───── SUPPLIED INFORMATION ─────

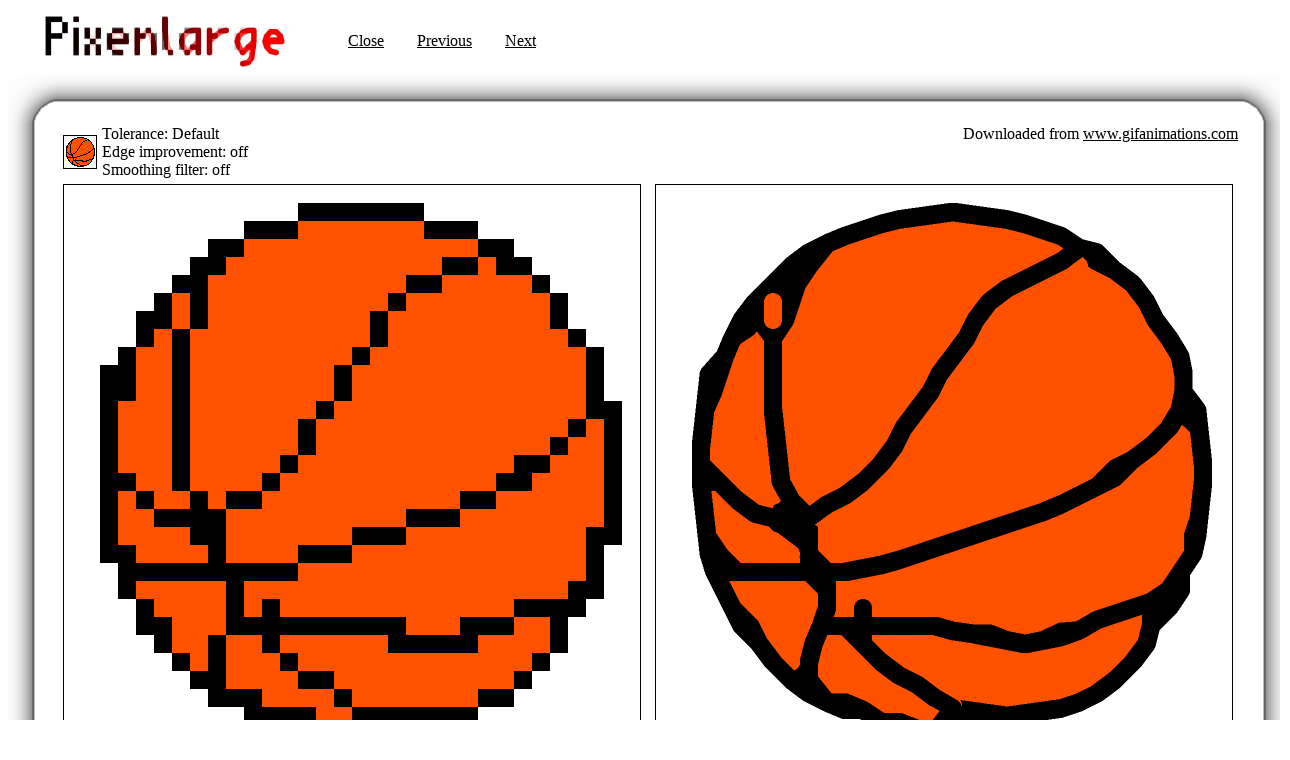

--- FILE ---
content_type: text/html
request_url: https://pixenlarge.com/examples/056.en.html
body_size: 716
content:
<!DOCTYPE html PUBLIC "-//W3C//DTD XHTML 1.0 Transitional//EN"
"http://www.w3.org/TR/xhtml1/DTD/xhtml1-transitional.dtd">
<HTML lang="en">
<head>
<meta name="description" content="Pixenlarge example.">
<meta name="keywords" content="image enlargement, photoshop, basketball">
<title>Pixenlarge the image enlargement solution for a pixelated world, basketball.</title>
</head>

<BODY TEXT="#000000" LINK="#000000" VLINK="#000000" BGCOLOR="#FFFFFF" >

  <table>
    <tr>
      <td width="25"></td>
      <td>
        <img src="../gfx/logo.jpg" width="250" height="61">
      </td>
      <td width="50"></td>
      <td>
        <a href="../main.examples.en.html">Close</a>
      </td>
      <td width="25"></td>
      <td>
        <a href="055.en.html">Previous</a>
      </td>
      <td width="25"></td>
      <td>
        <a href="057.en.html">Next</a>
      </td>
    </tr>
  </table>

  <table align=left width="1282" cellpadding=0 cellspacing=0>
    <tr height=50 >
      <td width=50 style=background-image:url("../gfx/borderNW.gif")></td>
      <td style=background-image:url("../gfx/borderN.gif")>
      </td>
      <td width=50 style=background-image:url("../gfx/borderNE.gif")></td>
    </tr>
    <tr>
      <td width=50 style=background-image:url("../gfx/borderW.gif")></td>
      <td>
        <table cellpadding=0 cellspacing=0>
          <tr>
            <td>
              <table align=right cellpadding=0 cellspacing=0>
                <tr>
                  <td>
                    <p align=left style="margin:0px;border:0px solid black;padding:0px;">
                      Downloaded from <a href="http://www.gifanimations.com">www.gifanimations.com</a>
                    </p>
                  </td>
                </tr>
              </table>
              <table align=left cellpadding=0 cellspacing=0>
                <tr>
                  <td>
                    <p align=left style="margin:0px;border:0px solid black;padding:0px;"><img src="a/056_basketball.gif" style="margin:5px;border:1px solid black;padding:0px;" width="32" height="32"></p>
                  </td>
                  <td>
                    <p style="margin:0px;border:0px solid black;padding:0px;">
                      Tolerance: Default<br>
                      Edge improvement: off<br>                      Smoothing filter: off                    </p>
                  </td>
                </tr>
              </table>
            </td>
          </tr>
          <tr>
            <td>
              <p align=left style="margin:0px;border:0px solid black;padding:0px;">
                <img src="b/056_basketball.gif" style="margin:5px;border:1px solid black;padding:0px;" width="576" height="576">
                <img src="c/056_basketball.gif" style="margin:5px;border:1px solid black;padding:0px;" width="576" height="576">
              </p>
            </td>
          </tr>
        </table>
      <td width="50" style=background-image:url("../gfx/borderE.gif")></td>
    </tr>
    <tr height=50>
      <td width=50 style=background-image:url("../gfx/borderSW.gif")></td>
      <td  style=background-image:url("../gfx/borderS.gif")></td>
      <td width=50 style=background-image:url("../gfx/borderSE.gif")></td>
    </tr>
  </table>
</BODY>
</HTML>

─────

— EXERCISE DIRECTIONS —
In the records above, how many lines contain the string "height"? State that number only.

— EXPECTED ANSWER —
6